Opinion poll ban will violate law
New Delhi, April 9
The ball is thus back in the court of the autonomous Election Commission, a creation of the Constitution, even though political parties had evolved a consensus that opinion and exit polls should be blacked out till the final phase of polling is concluded.
Apprehending that the proposed Ordinance might not stand the test of the court, the Atal Bihari Vajpayee government sought the opinion of the country’s highest legal officer on the issue of banning opinion and exit polls till the phased democratic process is completed.
In the detailed opinion tendered to the government, Mr Sorabjee maintained that upholding the fundamental rights as enshrined in Article 19 of the Constitution was paramount. Promulgating an Ordinance would, therefore, be against Article 19 (1) (a) of the Constitution guaranteeing free speech.
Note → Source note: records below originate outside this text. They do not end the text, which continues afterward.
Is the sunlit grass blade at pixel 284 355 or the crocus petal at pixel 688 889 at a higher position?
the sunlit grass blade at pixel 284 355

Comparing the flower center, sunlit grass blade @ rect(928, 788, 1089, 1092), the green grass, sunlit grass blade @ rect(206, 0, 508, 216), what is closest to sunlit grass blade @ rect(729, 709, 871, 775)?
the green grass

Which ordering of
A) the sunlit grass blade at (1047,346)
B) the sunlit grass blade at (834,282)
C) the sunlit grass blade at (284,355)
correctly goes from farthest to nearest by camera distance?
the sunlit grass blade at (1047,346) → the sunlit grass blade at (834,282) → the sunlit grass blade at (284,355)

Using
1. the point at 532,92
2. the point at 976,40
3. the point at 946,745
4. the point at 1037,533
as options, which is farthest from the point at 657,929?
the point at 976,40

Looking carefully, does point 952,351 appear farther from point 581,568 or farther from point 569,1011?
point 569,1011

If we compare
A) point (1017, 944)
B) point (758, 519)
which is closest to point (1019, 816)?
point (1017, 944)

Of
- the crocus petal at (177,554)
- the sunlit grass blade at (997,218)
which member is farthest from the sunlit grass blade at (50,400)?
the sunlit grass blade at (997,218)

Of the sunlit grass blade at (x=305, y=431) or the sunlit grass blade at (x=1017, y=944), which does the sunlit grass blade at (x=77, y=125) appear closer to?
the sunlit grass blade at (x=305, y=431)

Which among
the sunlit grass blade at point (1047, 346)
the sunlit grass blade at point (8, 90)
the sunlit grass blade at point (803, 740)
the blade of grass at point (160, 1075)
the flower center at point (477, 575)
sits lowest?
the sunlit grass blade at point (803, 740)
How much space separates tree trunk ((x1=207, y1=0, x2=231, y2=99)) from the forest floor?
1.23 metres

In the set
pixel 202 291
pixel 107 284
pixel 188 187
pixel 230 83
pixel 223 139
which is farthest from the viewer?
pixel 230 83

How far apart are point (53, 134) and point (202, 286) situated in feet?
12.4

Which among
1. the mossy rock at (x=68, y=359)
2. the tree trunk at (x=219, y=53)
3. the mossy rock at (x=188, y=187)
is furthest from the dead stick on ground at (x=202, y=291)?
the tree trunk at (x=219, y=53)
Union Law and Justice Minister Arun Jaitley is believed to have had similar reservations against promulgating an Ordinance and referred the commission’s letter to the Attorney-General for his opinion.
Mr Sorabjee noted he was seized of the opinion of political parties seeking a ban on opinion and exit polls. He said: “Regard must be paid to the unanimous view of political parties but their view is not decisive on the question of constitutionality of a statute.”
Mr Sorabjee, nevertheless, threw up the proposition of imposing certain restrictions on the publication/telecast of opinion and exit polls. He insisted that the government could not resort to an Ordinance banning opinion and exit polls as such exercises had been undertaken in the past.
“It is difficult to conclude that circumstances impel the necessity for urgent and immediate action for the issuance of an Ordinance,” the Attorney-General contended.
Mr Sorabjee said the constitutionality of such an Ordinance was highly debatable. It was a well-settled principle that the right to free speech included the right of the people to know and receive and disseminate information.
In this context he drew pointed attention to the Council of Europe’s recommendation as a model law whereby those who publish such polls are to be asked to name the political party or other organisations or persons specifically commissioning the poll and paying for it.
The opinion or exit poll should reveal the identity of the organisation conducting the poll, the methodology applied, the size of the sample, the margin of error and the dates or period when the poll was conducted.
After convening a meeting of all political parties to assess their views on opinion and exit polls on Tuesday the commission wrote to the government that promulgating an Ordinance banning opinion and exit polls might be the best way out. Having burnt its fingers the last time in 1999, the commission felt it might be advisable for the government to intervene in the matter.
Clearly, the commission wanted to avoid a repeat of 1999 when it withdrew its controversial guidelines on opinion and exit polls after the Supreme Court ruled that the autonomous body vested with powers for the superintendence of elections was not constitutionally empowered to issue such orders.
The apex court had said the commission had no powers under Article 324 of the Constitution to issue such guidelines. The court had not gone into the question whether the poll-related guidelines issued by the commission were violative of the fundamental rights to freedom of speech and expression.